La ricorrente aveva ottenuto dal giudice la liquidazione dell’equa riparazione per la non ragionevole durata di un processo amministrativo. Per ottenere la soddisfazione di quel credito aveva quindi intentato un processo esecutivo nei confronti dello Stato-debitore. Il giudizio esecutivo si era concluso con l’ordinanza di assegnazione, ma il pagamento era intervenuto solo in epoca successiva.

La Corte d’appello, in composizione collegiale, aveva rigettato il reclamo avverso il decreto monocratico che disattendeva la domanda di equa riparazione per la durata del processo esecutivo. Il giudice dell’opposizione aveva ritenuto che il processo esecutivo non avesse superato la durata ragionevole e che il ritardo nel pagamento integrasse una fase extraprocessuale non computabile.
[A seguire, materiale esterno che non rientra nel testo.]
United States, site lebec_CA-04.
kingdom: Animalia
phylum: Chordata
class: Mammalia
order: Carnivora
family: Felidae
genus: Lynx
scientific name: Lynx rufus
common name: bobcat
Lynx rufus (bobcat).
Da qui il ricorso per cassazione, affidato alla violazione degli artt. 2 e 4 l. n. 89/2001.

La Motivazione della Corte

La Corte ha ritenuto fondata la doglianza, muovendo dal principio enunciato a Sezioni unite n. 19883 del 23.07.2019. In quella sede si è affermato che, ai fini della decorrenza del termine di decadenza per la proposizione del ricorso ex art. 4 della l. n. 89 del 2001, nel testo risultante dalla sentenza della Corte costituzionale n. 88 del 2018, la fase di cognizione che ha accertato il diritto all’indennizzo a carico dello Stato-debitore va considerata unitariamente rispetto alla fase esecutiva eventualmente intrapresa.

Il termine semestrale non deve quindi essere rispettato entro sei mesi dalla definitività del giudizio di cognizione, ma decorre dalla definitività della fase esecutiva. Nel computo della durata del processo non va considerato come tempo del processo quello intercorso tra la definitività della fase di cognizione e l’inizio della fase esecutiva. Quest’ultimo può rilevare semmai come autonomo pregiudizio, indennizzabile in via diretta ed esclusiva, in assenza di rimedio interno, dalla Corte europea dei diritti dell’uomo.

La Corte ha poi richiamato il secondo principio espresso dalle medesime Sezioni unite: ai fini dell’individuazione della ragionevole durata del processo rilevante per la quantificazione dell’indennizzo ex art. 2 l. n. 89 del 2001, la fase esecutiva inizia con la notifica dell’atto di pignoramento e termina allorché diventa definitiva la soddisfazione del credito indennitario.

Tale lettura trova conferma sul piano sovranazionale nella sentenza Corte EDU Bozza c. Italia del 14 settembre 2017, secondo cui il processo esecutivo è parte integrante del processo garantito dall’art. 6 della Convenzione europea per la salvaguardia dei diritti dell’uomo. Ne deriva che, per un verso, il termine decadenziale di sei mesi decorre, non dal provvedimento di assegnazione, ma dall’effettiva soddisfazione del credito; per altro verso, solo con l’estinzione pienamente soddisfattiva della pretesa creditoria cessa l’irragionevole durata.

Il decreto è stato pertanto cassato, con rinvio alla Corte d’appello di Roma perché riesamini la vicenda attenendosi ai richiamati principi e regoli anche le spese del giudizio di legittimità.

Nota della Redazione

Ogni decisione citata è verificata sul provvedimento originale. Quando il documento può essere legittimamente ripubblicato senza esporre dati personali, mettiamo a disposizione anche il testo integrale.